(Exercise prompt) Return the part of the article on bad interview questions that runs from "Why is this" up to and including "questions you use.", copied word for word.

Seven Common Hiring Mistakes to AvoidDecember 31, 2015
How to Hire for Fit and Match Instead of Experience and EducationJanuary 21, 2016
Have you ever been told your interview questions are bad? We often write about the importance of having a tight hiring process to avoid making costly hiring mistakes. One of the most critical parts of the hiring process is the interview itself. As an interviewer, your choice of questions can determine not only whether you get what you need from the candidate to make an informed hiring decision, but also the impression your candidate has of your company. It’s increasingly important for companies to monitor their “employer brand” and be conscious of the candidate experience to attract and retain the talent they need to grow.
Could you be guilty of using awful interview questions? Here are six common reasons why your interview questions may be bad:
- You use an unstructured interview format.
Why is this bad? Not only are unstructured interviews poor predictors of future job performance, but they also increase the likelihood that discriminatory and subjective lines of questioning will occur.
- You value creativity above predictability in the interview questions you use.
What makes this bad? As an interviewer, you don’t need to demonstrate your superior intelligence. An interview is no time to prove you are an HR maverick by asking obscure, ridiculous questions in hopes of stumping the candidate. Google executive Laszlo Bock has said (in the New York Times) that these brainteaser-type of questions “…don’t predict anything. They serve primarily to make the interviewer feel smart.” He would know. Google has famously been associated with this very approach to interviewing until quite recently. Turns out, it doesn’t generate a lot of goodwill among candidates who are subjected to it.

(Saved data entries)
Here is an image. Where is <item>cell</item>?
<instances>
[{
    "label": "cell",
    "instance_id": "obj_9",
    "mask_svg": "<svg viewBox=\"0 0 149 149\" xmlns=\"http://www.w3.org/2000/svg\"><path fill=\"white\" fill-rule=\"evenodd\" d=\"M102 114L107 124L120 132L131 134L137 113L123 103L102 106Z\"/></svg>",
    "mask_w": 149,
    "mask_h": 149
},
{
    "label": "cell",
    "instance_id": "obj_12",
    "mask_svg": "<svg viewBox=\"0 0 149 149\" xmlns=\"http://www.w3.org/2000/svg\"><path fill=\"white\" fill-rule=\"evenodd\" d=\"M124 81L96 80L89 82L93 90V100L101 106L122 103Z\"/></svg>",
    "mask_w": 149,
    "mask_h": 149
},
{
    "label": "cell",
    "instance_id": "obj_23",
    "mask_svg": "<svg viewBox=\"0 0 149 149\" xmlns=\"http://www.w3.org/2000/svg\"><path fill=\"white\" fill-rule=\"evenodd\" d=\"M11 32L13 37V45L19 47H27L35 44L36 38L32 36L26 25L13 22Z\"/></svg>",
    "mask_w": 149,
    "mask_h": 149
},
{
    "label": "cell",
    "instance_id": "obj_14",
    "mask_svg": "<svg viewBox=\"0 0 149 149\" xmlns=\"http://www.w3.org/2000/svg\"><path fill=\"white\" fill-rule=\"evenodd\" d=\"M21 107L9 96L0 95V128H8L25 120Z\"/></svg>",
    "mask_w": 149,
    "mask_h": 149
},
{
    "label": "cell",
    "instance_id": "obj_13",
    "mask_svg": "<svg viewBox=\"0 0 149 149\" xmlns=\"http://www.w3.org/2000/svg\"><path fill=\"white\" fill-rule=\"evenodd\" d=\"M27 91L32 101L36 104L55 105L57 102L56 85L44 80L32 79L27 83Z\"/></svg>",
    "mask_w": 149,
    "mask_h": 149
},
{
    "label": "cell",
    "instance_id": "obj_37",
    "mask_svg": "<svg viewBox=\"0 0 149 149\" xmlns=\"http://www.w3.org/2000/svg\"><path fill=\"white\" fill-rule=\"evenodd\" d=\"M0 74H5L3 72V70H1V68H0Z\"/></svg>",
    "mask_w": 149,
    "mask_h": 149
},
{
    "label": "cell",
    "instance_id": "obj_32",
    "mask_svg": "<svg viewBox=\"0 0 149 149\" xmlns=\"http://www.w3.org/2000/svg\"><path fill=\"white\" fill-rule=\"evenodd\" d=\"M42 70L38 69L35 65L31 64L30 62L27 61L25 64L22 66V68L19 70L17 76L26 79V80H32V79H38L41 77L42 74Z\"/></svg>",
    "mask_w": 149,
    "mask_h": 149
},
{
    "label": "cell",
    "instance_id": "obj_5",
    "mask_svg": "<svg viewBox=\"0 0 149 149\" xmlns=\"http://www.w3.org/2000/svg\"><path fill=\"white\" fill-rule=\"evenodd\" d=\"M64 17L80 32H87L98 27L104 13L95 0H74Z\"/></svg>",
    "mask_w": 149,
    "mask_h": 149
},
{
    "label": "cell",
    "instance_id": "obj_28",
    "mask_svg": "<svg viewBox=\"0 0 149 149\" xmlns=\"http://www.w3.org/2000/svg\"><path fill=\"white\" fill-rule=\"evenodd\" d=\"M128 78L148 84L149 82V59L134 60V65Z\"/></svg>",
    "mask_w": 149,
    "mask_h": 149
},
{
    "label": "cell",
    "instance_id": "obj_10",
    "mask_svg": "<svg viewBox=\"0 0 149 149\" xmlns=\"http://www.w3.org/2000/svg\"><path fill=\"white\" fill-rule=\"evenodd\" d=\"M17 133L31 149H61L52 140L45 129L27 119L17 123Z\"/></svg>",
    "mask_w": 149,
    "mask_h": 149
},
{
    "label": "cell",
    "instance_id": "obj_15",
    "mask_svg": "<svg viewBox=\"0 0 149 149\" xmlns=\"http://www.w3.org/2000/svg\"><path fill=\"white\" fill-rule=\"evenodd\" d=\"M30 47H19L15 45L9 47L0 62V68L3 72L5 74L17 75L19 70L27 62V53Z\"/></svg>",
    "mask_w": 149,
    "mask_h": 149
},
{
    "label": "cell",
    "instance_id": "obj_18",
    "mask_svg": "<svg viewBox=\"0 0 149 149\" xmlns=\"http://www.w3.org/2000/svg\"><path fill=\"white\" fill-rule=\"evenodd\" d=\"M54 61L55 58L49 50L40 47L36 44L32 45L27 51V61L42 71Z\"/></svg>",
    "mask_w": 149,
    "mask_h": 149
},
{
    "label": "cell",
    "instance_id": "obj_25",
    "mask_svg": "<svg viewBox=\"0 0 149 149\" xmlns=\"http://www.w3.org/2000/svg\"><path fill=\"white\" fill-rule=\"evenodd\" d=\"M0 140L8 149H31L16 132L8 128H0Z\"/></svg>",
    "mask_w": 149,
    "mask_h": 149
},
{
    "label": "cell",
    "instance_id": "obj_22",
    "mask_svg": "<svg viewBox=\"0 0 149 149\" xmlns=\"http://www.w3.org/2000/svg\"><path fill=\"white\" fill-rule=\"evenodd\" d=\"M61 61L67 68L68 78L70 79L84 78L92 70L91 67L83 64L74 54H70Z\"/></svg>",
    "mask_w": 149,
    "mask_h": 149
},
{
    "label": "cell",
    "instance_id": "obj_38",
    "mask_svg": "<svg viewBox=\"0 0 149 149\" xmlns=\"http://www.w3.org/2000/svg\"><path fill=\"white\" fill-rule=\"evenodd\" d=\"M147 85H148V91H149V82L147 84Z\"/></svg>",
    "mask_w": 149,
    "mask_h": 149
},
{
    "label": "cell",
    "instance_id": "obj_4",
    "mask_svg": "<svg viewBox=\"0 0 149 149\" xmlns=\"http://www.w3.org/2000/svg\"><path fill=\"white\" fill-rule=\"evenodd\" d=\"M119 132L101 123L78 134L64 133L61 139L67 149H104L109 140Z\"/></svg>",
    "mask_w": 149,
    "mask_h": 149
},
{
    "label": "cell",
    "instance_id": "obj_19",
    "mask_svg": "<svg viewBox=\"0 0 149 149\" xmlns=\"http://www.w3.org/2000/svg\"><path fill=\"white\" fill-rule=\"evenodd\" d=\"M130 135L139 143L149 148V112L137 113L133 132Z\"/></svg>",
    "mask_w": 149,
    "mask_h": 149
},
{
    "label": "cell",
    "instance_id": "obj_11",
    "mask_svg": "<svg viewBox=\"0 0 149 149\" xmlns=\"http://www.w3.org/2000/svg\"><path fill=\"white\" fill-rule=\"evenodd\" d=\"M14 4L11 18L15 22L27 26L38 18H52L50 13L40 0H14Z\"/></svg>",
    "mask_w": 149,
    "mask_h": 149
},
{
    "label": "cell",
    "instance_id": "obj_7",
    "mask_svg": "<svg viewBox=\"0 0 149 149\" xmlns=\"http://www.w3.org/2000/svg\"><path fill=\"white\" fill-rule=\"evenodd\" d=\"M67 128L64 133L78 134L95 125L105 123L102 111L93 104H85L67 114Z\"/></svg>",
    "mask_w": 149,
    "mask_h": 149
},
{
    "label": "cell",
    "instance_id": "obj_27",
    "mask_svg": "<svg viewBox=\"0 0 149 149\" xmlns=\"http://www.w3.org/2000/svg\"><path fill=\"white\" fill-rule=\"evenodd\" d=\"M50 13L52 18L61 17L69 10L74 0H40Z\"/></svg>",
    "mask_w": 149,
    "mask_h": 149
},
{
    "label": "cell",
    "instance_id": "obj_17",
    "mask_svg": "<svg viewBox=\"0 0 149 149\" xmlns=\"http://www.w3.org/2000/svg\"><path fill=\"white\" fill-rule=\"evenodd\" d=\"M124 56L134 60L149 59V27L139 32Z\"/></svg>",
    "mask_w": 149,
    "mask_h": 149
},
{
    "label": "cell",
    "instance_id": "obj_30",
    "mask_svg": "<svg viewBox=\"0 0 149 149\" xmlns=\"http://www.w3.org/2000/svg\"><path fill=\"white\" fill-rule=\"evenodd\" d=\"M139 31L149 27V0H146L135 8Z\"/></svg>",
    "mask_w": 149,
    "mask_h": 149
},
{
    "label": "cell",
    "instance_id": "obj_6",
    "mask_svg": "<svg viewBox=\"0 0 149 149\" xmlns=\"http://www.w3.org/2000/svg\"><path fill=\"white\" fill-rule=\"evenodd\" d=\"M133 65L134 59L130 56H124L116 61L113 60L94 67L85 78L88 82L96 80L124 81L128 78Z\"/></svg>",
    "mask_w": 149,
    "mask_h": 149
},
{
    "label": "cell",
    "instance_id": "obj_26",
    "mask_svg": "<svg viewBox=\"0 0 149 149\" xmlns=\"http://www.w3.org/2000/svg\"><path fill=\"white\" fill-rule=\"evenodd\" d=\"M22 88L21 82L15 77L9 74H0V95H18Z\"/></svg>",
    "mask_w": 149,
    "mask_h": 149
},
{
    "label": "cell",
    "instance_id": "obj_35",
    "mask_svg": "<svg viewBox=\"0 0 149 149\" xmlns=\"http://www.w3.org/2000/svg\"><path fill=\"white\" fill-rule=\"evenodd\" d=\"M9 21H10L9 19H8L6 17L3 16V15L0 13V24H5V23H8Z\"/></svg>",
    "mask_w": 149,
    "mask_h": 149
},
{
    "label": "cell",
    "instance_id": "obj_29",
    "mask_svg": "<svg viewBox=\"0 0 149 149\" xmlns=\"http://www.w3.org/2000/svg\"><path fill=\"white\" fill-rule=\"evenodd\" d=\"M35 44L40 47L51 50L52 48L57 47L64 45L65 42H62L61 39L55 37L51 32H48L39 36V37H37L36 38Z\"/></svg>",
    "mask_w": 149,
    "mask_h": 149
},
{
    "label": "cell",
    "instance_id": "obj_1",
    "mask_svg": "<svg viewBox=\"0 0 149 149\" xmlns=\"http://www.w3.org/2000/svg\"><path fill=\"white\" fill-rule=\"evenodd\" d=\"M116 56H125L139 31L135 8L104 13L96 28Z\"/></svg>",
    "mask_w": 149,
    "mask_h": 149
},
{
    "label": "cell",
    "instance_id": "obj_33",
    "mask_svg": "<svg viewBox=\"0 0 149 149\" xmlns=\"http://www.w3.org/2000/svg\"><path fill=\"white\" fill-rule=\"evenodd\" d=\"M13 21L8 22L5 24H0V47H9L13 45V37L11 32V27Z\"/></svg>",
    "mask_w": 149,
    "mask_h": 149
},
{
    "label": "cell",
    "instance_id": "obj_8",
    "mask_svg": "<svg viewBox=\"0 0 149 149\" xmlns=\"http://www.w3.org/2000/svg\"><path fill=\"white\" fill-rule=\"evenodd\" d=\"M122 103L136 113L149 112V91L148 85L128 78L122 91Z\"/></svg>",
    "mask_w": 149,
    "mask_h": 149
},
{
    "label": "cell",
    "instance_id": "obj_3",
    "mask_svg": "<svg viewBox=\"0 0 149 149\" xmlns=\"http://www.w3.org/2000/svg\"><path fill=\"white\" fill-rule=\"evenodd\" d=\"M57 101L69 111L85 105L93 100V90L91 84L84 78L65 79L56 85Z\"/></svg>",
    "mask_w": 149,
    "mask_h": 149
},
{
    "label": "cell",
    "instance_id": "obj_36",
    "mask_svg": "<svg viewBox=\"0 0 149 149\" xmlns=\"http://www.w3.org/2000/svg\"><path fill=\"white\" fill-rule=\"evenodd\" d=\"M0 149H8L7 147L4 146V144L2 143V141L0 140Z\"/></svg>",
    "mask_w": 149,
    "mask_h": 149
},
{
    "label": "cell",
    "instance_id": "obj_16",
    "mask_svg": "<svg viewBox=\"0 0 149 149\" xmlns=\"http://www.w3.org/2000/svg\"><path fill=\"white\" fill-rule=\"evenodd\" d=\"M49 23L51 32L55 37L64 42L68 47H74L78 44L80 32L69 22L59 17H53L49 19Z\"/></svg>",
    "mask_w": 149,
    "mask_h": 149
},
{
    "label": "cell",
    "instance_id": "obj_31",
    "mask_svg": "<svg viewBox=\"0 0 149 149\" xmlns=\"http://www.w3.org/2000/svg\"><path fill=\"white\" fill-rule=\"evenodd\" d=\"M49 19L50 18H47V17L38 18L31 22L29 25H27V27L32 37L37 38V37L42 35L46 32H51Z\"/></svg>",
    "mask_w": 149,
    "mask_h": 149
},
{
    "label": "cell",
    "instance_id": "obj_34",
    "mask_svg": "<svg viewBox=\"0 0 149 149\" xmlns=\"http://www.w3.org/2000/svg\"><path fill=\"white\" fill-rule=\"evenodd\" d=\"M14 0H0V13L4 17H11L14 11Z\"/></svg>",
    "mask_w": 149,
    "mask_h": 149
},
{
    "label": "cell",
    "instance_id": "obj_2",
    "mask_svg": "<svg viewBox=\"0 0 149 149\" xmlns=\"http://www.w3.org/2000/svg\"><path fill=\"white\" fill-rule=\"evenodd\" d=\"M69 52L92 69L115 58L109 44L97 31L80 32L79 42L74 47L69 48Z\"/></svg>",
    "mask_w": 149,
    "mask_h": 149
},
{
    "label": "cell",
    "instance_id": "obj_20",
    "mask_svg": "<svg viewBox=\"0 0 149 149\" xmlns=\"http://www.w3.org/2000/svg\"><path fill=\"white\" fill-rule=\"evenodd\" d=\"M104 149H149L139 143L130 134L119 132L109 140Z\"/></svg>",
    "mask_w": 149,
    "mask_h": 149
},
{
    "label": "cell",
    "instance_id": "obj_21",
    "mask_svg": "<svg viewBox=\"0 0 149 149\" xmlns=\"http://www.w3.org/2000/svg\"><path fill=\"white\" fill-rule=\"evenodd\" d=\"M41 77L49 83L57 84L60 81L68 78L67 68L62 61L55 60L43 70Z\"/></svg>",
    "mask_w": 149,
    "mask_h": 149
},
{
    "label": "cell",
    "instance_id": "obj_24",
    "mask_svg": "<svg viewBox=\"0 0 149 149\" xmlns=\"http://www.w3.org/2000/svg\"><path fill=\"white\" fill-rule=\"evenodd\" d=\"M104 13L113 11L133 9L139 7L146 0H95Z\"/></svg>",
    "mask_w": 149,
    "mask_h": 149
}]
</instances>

(Solution)
Why is this bad? Not only are unstructured interviews poor predictors of future job performance, but they also increase the likelihood that discriminatory and subjective lines of questioning will occur.
- You value creativity above predictability in the interview questions you use.